I had my second real voice lesson today (excluding the couple I had and quickly stopped when I was about eight-years-old, and do those even count if I remember nothing?). It was terrifying, to say the least. I got there half an hour early because I was so nervous and couldn’t sit at my apartment waiting anymore, so might as well sit outside my teacher’s office for half an hour, right? By the time, we started, I was lightly shaking.
But I went through with it. And I sang. At least one person heard me. I survived. And I want to go back.
I first took a recent voice lesson just before auditioning for the community theatre production of Cabaret. I filmed some of my thoughts about singing and auditioning as part of the #FaceYourFear campaign for OCD Awareness Week. I’ve since done another show, this time a straight play, with the community theatre, but I will be auditioning for another musical next week. Which means I have to sing by myself in front of everyone auditioning, again. Taking a voice lesson before doing this is a huge part of giving me the confidence to even get up on stage and audition.
Yet, I’m starting to want to make voice lessons a more frequent project then just once right before I have an audition. I’ve danced my entire life, for over twenty years since I was three. I love musical theatre and participating in community theatre shows. But not knowing technique of how to properly sing, and not having the confidence to really be heard singing, is holding me back. I want to work on that.
I filmed myself singing both before and after the voice lesson, and there is an audible difference. I still have a ways to go, but that kind of progress is addicting. I want to keep putting myself outside my comfort zone, and I want to get better at singing.

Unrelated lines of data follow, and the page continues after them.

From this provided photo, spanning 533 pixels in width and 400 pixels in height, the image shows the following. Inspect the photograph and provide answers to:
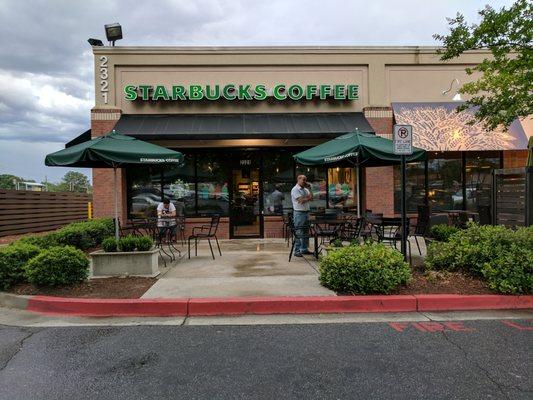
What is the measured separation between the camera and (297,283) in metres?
6.70

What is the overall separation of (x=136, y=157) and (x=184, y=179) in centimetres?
559

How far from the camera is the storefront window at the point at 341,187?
13.2m

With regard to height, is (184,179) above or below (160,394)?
above

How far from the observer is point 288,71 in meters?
12.9

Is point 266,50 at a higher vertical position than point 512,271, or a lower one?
higher

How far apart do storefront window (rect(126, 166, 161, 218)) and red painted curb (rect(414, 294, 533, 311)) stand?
30.4 feet

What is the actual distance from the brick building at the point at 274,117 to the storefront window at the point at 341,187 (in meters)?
0.03

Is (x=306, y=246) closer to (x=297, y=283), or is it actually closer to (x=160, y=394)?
(x=297, y=283)

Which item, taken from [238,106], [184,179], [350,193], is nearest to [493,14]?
[350,193]

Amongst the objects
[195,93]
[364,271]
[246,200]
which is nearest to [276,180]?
[246,200]

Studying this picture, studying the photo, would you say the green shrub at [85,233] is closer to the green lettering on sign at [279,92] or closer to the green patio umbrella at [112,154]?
the green patio umbrella at [112,154]

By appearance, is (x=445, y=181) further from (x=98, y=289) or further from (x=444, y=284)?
(x=98, y=289)

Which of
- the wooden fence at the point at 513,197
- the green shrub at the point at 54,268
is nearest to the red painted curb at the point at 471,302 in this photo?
the wooden fence at the point at 513,197

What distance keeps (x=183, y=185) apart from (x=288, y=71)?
15.9 ft
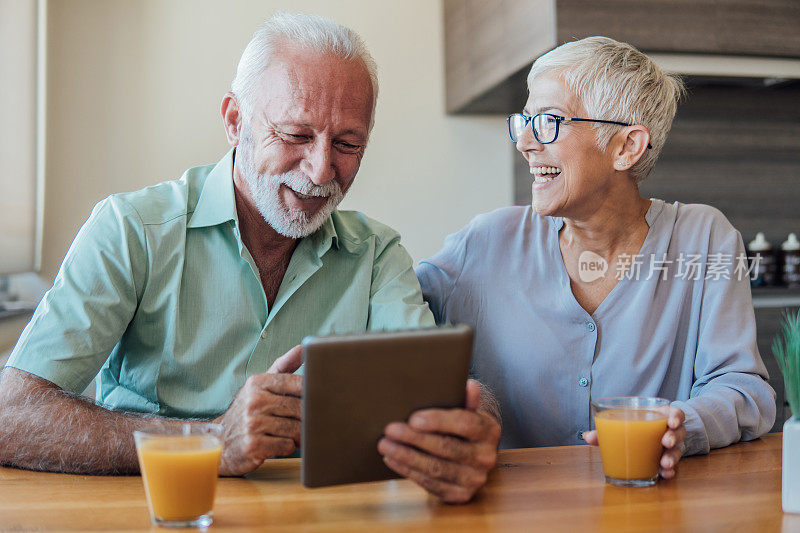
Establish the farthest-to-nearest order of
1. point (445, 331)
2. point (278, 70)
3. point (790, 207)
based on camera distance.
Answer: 1. point (790, 207)
2. point (278, 70)
3. point (445, 331)

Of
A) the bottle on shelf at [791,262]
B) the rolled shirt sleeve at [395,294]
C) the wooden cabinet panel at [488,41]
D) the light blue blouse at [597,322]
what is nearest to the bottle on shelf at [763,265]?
the bottle on shelf at [791,262]

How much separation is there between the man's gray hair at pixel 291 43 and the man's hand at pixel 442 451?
0.71 meters

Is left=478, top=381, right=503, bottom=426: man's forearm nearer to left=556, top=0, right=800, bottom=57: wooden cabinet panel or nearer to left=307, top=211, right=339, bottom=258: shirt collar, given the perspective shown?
left=307, top=211, right=339, bottom=258: shirt collar

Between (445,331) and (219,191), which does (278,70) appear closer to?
(219,191)

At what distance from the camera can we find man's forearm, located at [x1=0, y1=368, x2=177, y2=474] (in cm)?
101

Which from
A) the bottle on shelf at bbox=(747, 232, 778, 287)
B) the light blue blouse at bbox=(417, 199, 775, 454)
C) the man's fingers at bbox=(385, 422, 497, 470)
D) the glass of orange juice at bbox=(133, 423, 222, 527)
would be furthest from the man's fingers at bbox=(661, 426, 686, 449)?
the bottle on shelf at bbox=(747, 232, 778, 287)

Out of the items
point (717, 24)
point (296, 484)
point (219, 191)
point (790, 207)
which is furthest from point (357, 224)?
point (790, 207)

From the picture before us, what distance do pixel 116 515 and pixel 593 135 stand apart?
1.12m

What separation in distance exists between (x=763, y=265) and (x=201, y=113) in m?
2.10

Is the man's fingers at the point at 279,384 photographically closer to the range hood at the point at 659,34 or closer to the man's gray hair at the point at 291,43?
the man's gray hair at the point at 291,43

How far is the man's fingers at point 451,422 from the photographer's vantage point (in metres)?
0.86

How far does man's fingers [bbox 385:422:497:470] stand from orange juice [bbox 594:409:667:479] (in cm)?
17

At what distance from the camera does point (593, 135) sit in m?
1.55

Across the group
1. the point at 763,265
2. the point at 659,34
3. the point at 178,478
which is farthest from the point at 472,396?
the point at 763,265
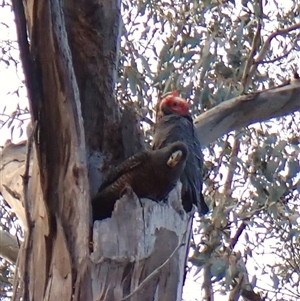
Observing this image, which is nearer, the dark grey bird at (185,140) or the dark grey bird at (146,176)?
the dark grey bird at (146,176)

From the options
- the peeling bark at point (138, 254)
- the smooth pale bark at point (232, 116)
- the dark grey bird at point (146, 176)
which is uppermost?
the smooth pale bark at point (232, 116)

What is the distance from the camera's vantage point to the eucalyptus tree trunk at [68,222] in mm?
1790

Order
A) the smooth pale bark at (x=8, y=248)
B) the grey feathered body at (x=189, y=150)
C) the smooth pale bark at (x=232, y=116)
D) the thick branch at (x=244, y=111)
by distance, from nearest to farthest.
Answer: the grey feathered body at (x=189, y=150) → the smooth pale bark at (x=232, y=116) → the thick branch at (x=244, y=111) → the smooth pale bark at (x=8, y=248)

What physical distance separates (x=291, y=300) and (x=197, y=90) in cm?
118

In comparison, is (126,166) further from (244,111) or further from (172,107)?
(172,107)

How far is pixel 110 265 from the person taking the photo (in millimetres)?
1788

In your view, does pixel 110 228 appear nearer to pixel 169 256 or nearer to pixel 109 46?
pixel 169 256

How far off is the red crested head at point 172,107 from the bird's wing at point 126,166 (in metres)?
0.73

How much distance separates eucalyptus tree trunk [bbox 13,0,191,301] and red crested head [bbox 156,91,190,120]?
94 cm

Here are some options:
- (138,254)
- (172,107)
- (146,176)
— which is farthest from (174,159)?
(172,107)

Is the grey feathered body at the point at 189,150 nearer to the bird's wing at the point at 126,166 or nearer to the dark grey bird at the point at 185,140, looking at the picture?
the dark grey bird at the point at 185,140

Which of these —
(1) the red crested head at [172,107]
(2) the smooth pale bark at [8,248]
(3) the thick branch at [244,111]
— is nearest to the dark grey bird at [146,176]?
(3) the thick branch at [244,111]

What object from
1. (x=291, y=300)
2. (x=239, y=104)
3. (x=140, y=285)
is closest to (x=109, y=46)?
(x=239, y=104)

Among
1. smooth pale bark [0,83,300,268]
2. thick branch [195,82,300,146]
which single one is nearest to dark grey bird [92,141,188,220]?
smooth pale bark [0,83,300,268]
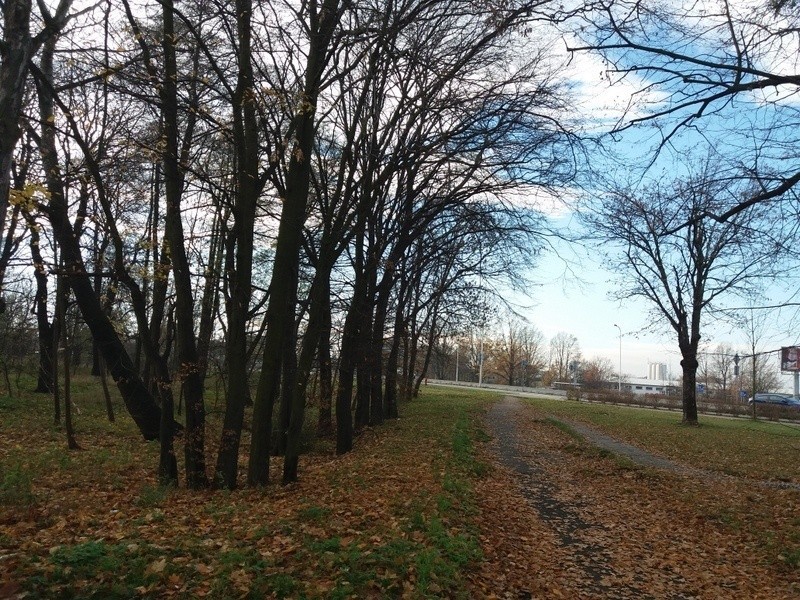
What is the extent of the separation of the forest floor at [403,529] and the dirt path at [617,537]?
0.03 metres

Let’s not skip over just how scared I was before and during the lesson though. At one point, the voice teacher asked what I was thinking, and I explained that it was a pretty solid, “Ahhhhhhh,” for the entire hour. My hands shook, as I held them firmly to try to keep them still. I couldn’t make much eye contact with her while singing. I thought of and panicked at the fact that anyone in the hallway could probably hear me. Yet, I kept singing.
And sometimes, it actually sounded good. I could hear a difference as we worked on throat shape and firmness. I played the trumpet for eight years, and in all those lessons I never heard such quick progress. It was encouraging. Still, my voice often wavered and squeaked. I asked the voice teacher why my voice sometimes squeaked, and she explained that it was largely a lack of committing to it vocally. I had one foot in the water and one foot still on dry land. This made my vocal cords shake, mimicking my shaking hands, and the fear came through in how I sounded. The very next exercise I doubled my commitment, and it sounded better again. “We are going to sing whether or not you like it!” I said jokingly to my vocal cords, slamming down my foot.
Normally, when we think of doing things that are anxiety-provoking we think of them as purely negative experiences. That was not the case with today’s voice lesson. Sure, I was anxious. I had to take a nap when I got home, the anxiety was so exhausting. But I also had fun pushing myself to continue smashing my comfort zone. I had fun working on learning a new skill. I had fun being imperfect. Dare I say it, but anxiety can be fun.